Putting one foot in front of the other and making decisions which are right for me should be at the top of my agenda. It's just so easy to get lost in the myriad of information available to us at the speed of light, and it's never hard to lose sight of our focus. Things get blurry when we become too fixated on what other people are doing. There is certainly a time and place to learn from what is working and what isn't for other people, but sometimes we need to trust our own gut, and not worry when our path diverges from the next person's.

I need to be stricter with myself when it comes to social media. Perhaps I need a day off every week, or finish surfing Facebook and Twitter at a certain point each day, like 7 pm when my kids go to bed. Getting an iPhone has had many obvious benefits, but a key drawback is that I end up taking it with me to the couch in the evening, and when I should be unwinding and reading or watching a movie, I end up multi-tasking and essentially still working while I should be relaxing.

I have to remember that I am in charge of my various electronic devices, and not the other way around. I can opt out, at any time, and not be any poorer for it. The panic that I will fall behind exists only in my mind. Social media is there to connect us, not enslave us, and I need to prioritize the personal interactions in my life and not spend valuable time staring at my phone or laptop when my kids or husband or friends are talking to me.


  1. I saw something on the news a few months back that there was a study done in the US that showed that people who are active in social networking tend to be far more depressed than those that are not.
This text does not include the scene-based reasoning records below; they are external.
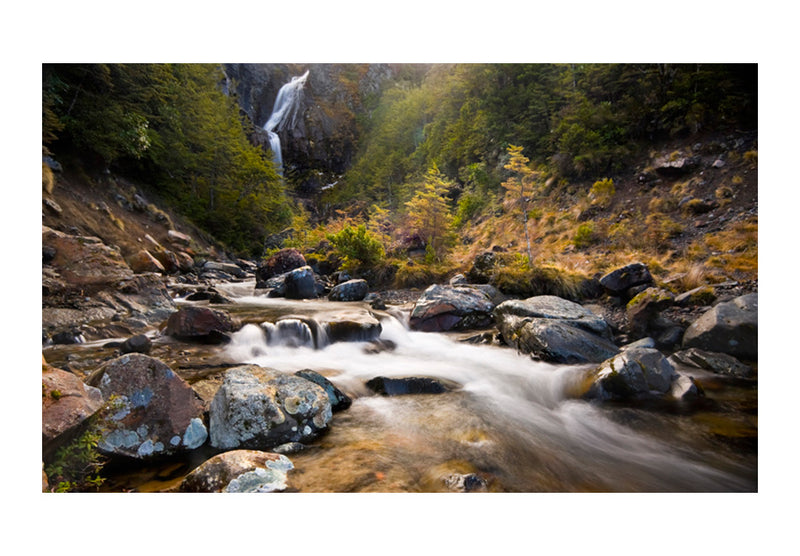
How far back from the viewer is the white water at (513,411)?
7.92 feet

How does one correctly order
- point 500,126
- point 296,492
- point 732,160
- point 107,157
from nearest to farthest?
point 296,492, point 732,160, point 107,157, point 500,126

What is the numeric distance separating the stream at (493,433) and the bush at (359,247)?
279 inches

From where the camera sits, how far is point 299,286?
10.1m

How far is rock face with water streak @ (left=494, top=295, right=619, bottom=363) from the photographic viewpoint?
4.46 meters

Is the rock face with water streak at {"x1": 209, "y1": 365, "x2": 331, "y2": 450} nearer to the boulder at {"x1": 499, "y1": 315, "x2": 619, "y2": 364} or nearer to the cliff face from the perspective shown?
the boulder at {"x1": 499, "y1": 315, "x2": 619, "y2": 364}

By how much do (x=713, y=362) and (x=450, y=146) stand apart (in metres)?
17.7

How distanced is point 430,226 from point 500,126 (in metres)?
7.36

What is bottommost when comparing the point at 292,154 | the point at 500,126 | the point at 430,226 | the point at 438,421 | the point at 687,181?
the point at 438,421

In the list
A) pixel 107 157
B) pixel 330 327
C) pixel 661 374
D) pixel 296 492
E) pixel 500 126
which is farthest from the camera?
pixel 500 126

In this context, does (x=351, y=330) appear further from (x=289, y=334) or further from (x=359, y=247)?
(x=359, y=247)

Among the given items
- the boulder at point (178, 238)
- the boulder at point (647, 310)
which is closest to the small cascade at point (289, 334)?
the boulder at point (647, 310)

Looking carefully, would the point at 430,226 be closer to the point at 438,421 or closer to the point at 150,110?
the point at 438,421

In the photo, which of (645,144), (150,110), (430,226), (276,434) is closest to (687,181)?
(645,144)
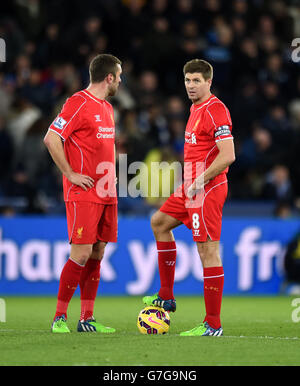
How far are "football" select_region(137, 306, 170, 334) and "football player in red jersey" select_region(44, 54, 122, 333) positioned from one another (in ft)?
1.17

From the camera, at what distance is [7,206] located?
13969mm

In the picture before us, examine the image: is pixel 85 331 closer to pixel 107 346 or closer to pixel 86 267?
pixel 86 267

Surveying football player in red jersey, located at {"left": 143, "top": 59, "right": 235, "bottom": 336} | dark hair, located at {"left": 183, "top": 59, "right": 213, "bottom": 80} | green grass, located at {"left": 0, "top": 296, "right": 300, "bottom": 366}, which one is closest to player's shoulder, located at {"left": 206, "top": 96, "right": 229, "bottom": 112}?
football player in red jersey, located at {"left": 143, "top": 59, "right": 235, "bottom": 336}

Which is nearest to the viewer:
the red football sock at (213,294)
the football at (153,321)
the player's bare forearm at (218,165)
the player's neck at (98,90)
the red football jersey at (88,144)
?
the player's bare forearm at (218,165)

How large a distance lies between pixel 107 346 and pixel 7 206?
7163 mm

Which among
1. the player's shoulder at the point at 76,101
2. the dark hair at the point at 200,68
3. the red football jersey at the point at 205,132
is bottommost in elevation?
the red football jersey at the point at 205,132

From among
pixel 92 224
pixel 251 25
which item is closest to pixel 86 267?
pixel 92 224

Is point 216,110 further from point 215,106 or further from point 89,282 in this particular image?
point 89,282

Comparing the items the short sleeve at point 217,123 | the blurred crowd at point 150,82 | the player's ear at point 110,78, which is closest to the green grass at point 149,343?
the short sleeve at point 217,123

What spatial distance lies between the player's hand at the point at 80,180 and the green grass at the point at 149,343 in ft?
4.19

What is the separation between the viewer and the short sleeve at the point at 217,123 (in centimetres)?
782

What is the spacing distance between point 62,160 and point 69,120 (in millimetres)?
361

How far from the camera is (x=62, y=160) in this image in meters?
7.94

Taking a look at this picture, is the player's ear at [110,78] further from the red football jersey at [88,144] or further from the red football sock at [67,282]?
the red football sock at [67,282]
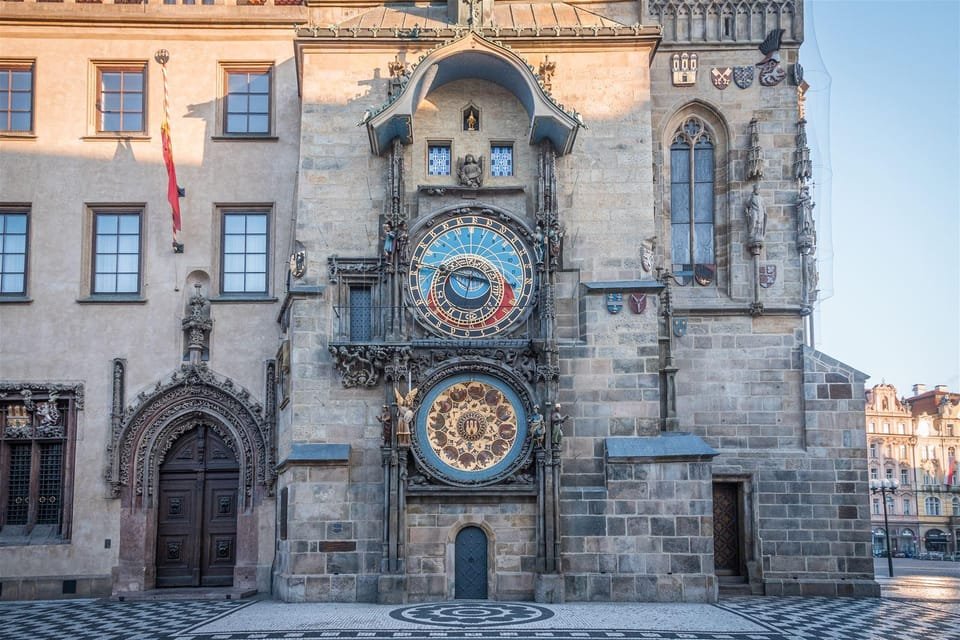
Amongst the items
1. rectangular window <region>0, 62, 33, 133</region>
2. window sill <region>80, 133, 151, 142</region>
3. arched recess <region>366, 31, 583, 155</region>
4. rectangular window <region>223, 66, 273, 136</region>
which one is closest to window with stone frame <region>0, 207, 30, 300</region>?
rectangular window <region>0, 62, 33, 133</region>

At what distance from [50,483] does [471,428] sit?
9.24 meters

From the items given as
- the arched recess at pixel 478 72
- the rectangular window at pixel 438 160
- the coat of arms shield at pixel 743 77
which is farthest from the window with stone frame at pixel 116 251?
the coat of arms shield at pixel 743 77

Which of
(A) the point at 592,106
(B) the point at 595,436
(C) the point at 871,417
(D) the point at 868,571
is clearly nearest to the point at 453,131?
(A) the point at 592,106

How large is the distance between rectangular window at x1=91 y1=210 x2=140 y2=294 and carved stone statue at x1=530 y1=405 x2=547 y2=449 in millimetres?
9194

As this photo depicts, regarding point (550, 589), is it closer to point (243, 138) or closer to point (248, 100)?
point (243, 138)

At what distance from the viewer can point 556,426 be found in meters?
18.9

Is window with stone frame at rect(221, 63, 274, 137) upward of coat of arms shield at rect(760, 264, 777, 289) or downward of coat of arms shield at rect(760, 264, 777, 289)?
upward

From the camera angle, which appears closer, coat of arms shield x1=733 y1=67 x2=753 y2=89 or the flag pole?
the flag pole

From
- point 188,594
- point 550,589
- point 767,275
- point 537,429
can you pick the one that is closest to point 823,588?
point 550,589

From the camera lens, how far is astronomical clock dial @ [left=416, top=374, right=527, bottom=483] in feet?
62.7

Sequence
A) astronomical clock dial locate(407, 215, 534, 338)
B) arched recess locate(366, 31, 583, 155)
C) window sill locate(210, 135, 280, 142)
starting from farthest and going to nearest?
window sill locate(210, 135, 280, 142)
astronomical clock dial locate(407, 215, 534, 338)
arched recess locate(366, 31, 583, 155)

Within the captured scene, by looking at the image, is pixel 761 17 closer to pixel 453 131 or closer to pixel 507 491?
pixel 453 131

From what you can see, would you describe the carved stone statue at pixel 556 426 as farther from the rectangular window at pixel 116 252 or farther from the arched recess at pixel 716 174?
the rectangular window at pixel 116 252

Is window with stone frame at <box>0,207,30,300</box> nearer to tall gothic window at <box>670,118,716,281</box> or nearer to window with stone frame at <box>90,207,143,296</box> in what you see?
window with stone frame at <box>90,207,143,296</box>
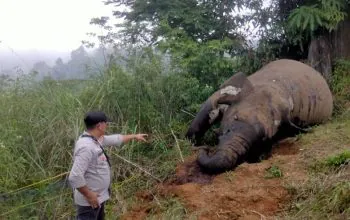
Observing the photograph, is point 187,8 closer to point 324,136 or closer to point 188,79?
point 188,79

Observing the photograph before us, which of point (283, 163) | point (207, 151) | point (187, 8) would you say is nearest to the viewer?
point (283, 163)

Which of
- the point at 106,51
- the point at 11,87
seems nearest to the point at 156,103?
the point at 106,51

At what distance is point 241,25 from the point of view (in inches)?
380

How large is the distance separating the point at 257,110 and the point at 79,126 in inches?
89.5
The theory is that: 1. They are more focused on others lives than making theirs into what they want and 2. It creates a false sense of community while at the same time increasing the need to "keep up with the Jones'" because people are now not just comparing themselves to their neighbors or friends but instead hundreds of extra people that you would otherwise not even stay in contact with. Interesting..

  2. I can see that. The competition part is especially troubling, and I've been sucked into that vortex more times than I can count.

    Social media also has a voyeuristic aspect which can create obsessions with what other people are doing, and unless your contacts are actual friends in real life, it can create a false sense of intimacy.